Moreover, we did not use the contralateral hip as control to demonstrate the effect of aging, as a not negligible number of patients received a contralateral THA in the observation period, limiting the size of the final control group. Secondly, BMD in the contralateral hip has to be interpreted with caution, as up to 20% difference in BMD in the diseased side may preexist [32, 34]. A further limitation of the present study is the lack of postoperative baseline BMD measurements. However, previously reported results for the CLS stem [7] demonstrate that, after the initial remodeling process, a plateau phase is reached and no significant further bone loss in netavg BMD occurs up to 156 months postsurgery. The present study confirms this observation for the second decade and shows that at this stage after THA BMD changes remain small and are largely age- and sex-related.

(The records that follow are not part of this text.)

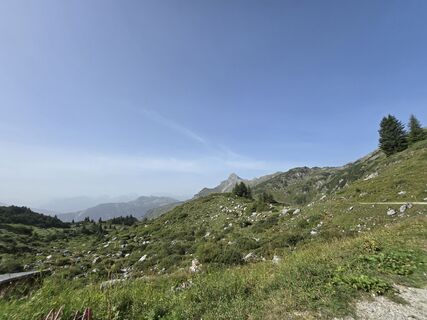Photo de Katharina Genschel le long du parcours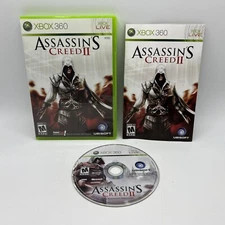Xbox 360 Assassin’s Creed II CIB Complete Tested Working Authentic Ubisoft 2009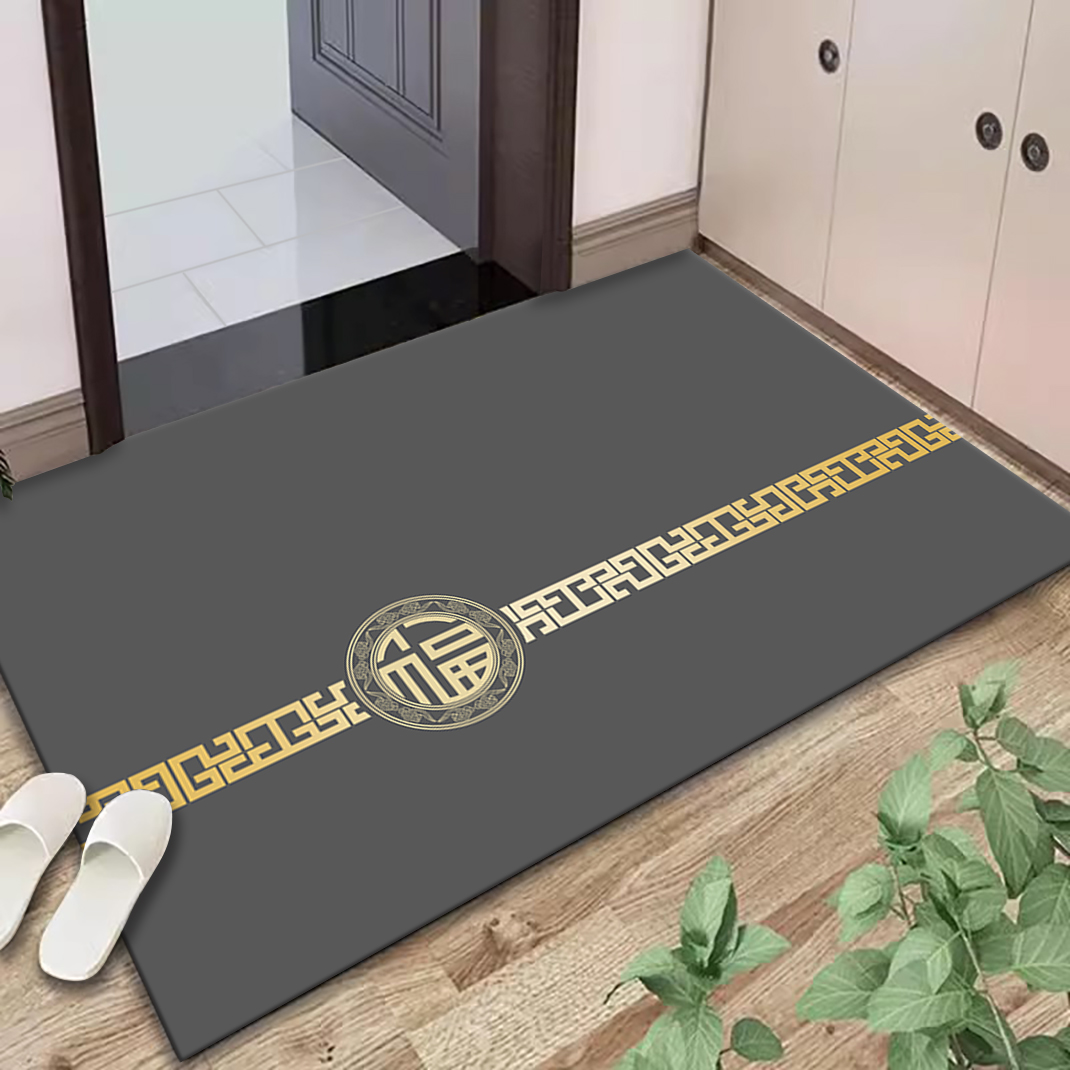 キッチンに最適な吸水マット滑り止め付き汚れに強い玄関マット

Despite the lack of radiographic evidence, a slow remodeling process with slight decline in BMD in the proximal regions and stable conditions in the distal regions seems to occur during the follow-up period. This confirms previous observations that proximal loading cannot be normalized with the use of certain stem designs that aim for a proximal intertrochanteric fixation [10]. Moreover, this finding is consistent with the hypothesis based on previous studies suggesting that bone loss will be greatest in areas in which physiologic loading is reduced by the implant. We suggest that for the CLS stem the fixation occurs more likely in the meta-diaphyseal region, which is somewhat contradictory to the proximal load transfer advocated by the designers of the implant [11]. Besides altered load transfer associated with implant design, patient-related factors that may affect periprosthetic bone loss have to be considered. The observation that slight bone loss was not strictly limited to the proximal regions but also occurred in zones that are typically differently affected by stress-shielding (i.e., ROIs 4 and 7) may be attributed to the natural decline of BMD with age. Moreover, postmenopausal alteration of bone regulation has to be regarded as a potential factor influencing periprosthetic bone loss and may explain why females were more strongly affected by bone loss than males during the study period.

The results of our study demonstrate that there are no clinically relevant changes in overall periprosthetic BMD around stable straight uncemented CLS stems between 12 and 17 years postoperatively. However, continuous bone remodeling with limited proximal bone loss occurs, predominantly in female patients. Once secondary osteointegration of this uncemented, straight, grit-blasted stem has occurred, stress-shielding remains minimal in the second decade.